GESTELLTE AUFGABE:
Wandle den Abschnitt des Materials, der mit der Zeile beginnt, die „Produce a nearest-to-furthest ordering of“ enthält, und mit der Zeile endet, die „4. (525,112)“ enthält, einschließlich dieser beiden Zeilen in eine Markdown-Tabelle mit den Spalten „Nummer“ und „Inhalt“ um. Gib dabei jeder Zeile eine fortlaufende Nummer und lass Leerzeilen weg.

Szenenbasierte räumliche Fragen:
_____
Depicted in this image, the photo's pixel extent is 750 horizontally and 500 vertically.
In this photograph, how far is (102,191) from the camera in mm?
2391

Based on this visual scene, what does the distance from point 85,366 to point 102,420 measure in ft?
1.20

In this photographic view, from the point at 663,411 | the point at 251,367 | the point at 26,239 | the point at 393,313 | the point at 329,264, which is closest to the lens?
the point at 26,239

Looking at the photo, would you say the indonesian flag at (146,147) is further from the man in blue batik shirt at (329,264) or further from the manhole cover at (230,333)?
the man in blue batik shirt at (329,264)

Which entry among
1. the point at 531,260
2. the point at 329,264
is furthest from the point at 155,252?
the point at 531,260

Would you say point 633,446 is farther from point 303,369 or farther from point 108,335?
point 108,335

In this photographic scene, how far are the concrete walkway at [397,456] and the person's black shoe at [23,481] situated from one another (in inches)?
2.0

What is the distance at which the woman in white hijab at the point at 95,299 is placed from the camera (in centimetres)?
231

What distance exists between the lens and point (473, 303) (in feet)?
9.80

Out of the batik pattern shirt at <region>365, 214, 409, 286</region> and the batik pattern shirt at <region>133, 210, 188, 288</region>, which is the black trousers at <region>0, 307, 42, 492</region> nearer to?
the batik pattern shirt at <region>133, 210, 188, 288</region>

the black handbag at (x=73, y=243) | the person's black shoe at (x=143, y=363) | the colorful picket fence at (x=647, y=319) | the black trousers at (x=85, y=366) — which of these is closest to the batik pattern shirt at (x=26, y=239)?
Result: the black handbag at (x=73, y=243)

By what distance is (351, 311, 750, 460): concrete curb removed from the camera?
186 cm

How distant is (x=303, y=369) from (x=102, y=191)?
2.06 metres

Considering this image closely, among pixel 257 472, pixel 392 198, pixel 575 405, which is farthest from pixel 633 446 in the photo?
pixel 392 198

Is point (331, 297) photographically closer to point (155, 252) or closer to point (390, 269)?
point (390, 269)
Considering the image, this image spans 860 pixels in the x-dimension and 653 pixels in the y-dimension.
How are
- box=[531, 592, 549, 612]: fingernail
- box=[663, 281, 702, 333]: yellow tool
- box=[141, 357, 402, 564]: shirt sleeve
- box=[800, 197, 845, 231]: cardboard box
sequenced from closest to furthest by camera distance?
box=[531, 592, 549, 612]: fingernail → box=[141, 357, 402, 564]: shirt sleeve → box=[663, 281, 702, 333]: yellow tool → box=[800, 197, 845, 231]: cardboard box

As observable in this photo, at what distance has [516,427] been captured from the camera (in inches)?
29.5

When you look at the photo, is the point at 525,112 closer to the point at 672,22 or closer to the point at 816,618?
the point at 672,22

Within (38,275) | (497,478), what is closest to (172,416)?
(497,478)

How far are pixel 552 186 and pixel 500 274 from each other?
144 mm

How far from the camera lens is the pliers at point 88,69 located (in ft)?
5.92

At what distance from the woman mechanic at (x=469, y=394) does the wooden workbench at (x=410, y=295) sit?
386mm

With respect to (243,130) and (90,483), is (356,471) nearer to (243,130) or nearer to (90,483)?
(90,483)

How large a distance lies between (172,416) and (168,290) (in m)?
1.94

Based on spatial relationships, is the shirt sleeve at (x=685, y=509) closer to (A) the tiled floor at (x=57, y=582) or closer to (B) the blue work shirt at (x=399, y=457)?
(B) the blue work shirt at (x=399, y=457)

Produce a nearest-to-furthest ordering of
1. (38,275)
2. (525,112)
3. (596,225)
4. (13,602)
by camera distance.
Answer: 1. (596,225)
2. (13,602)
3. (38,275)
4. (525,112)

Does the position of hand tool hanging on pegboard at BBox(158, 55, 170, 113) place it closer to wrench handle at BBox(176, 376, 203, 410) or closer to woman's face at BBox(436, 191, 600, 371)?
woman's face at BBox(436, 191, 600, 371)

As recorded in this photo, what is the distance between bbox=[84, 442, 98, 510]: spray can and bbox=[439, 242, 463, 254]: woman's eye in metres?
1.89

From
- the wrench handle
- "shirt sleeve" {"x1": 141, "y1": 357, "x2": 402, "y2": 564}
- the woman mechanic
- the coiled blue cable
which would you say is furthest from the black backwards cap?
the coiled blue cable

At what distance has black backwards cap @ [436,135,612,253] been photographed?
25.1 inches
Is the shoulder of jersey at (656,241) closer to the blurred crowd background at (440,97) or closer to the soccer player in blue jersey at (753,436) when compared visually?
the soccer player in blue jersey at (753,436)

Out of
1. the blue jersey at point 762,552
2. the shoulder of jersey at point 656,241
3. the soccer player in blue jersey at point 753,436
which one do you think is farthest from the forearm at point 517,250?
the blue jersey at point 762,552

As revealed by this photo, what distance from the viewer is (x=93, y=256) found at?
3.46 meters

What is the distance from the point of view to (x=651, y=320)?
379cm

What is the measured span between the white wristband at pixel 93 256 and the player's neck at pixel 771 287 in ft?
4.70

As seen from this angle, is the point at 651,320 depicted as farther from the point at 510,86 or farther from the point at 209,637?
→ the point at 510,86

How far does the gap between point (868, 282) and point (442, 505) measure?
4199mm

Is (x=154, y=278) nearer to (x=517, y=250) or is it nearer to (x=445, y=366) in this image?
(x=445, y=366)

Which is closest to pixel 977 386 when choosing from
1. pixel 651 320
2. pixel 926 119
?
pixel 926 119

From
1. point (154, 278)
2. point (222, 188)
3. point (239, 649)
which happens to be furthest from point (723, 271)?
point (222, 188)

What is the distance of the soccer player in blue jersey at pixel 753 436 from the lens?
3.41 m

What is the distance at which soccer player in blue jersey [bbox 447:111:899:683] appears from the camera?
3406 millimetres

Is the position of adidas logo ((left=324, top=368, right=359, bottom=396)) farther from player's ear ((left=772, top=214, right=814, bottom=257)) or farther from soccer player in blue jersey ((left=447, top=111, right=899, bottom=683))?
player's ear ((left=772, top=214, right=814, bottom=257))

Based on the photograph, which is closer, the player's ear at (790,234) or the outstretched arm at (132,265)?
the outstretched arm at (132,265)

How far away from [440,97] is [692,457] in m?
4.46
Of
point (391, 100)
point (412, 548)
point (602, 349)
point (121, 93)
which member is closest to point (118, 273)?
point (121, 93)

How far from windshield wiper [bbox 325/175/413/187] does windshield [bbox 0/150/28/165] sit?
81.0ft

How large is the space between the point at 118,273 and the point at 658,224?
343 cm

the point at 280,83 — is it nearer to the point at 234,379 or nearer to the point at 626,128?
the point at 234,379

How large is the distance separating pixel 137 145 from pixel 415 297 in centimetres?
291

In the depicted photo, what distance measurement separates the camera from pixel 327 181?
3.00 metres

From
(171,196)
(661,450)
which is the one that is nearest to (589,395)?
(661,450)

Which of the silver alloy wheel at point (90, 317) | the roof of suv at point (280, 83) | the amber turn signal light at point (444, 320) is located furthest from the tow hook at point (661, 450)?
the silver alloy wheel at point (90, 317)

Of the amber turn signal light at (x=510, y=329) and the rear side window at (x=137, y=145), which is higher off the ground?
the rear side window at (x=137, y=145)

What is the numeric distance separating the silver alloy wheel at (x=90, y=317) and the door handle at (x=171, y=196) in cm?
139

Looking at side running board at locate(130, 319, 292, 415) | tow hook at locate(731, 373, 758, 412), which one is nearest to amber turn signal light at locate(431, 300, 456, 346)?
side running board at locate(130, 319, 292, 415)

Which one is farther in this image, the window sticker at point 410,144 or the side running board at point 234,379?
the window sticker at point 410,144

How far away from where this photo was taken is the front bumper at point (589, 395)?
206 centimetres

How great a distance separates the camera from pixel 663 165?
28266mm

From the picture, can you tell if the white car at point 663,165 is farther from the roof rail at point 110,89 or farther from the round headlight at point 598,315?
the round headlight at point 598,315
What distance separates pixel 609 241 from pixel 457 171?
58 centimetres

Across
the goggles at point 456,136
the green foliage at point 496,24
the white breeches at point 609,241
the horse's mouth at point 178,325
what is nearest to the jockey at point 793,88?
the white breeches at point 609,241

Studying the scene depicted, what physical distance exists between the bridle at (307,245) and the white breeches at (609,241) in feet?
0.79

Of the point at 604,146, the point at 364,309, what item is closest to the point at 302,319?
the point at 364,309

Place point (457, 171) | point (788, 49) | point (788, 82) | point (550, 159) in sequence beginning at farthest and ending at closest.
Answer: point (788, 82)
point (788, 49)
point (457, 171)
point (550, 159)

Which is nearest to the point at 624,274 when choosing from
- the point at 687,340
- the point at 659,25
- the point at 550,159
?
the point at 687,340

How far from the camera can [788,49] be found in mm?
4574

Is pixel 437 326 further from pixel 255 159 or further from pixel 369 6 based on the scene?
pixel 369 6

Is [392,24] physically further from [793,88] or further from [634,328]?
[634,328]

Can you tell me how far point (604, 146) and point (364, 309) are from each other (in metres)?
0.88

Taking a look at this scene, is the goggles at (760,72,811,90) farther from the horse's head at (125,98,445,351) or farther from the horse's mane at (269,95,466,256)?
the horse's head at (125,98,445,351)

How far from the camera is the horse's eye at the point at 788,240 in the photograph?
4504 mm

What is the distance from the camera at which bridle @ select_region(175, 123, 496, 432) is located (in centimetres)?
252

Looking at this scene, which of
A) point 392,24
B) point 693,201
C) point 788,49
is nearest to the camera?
_____
LÖSUNG DER AUFGABE:
| Nummer | Inhalt |
|---|---|
| 1 | Produce a nearest-to-furthest ordering of |
| 2 | 1. (38,275) |
| 3 | 2. (525,112) |
| 4 | 3. (596,225) |
| 5 | 4. (13,602) |
| 6 | by camera distance. |
| 7 | Answer: 1. (596,225) |
| 8 | 2. (13,602) |
| 9 | 3. (38,275) |
| 10 | 4. (525,112) |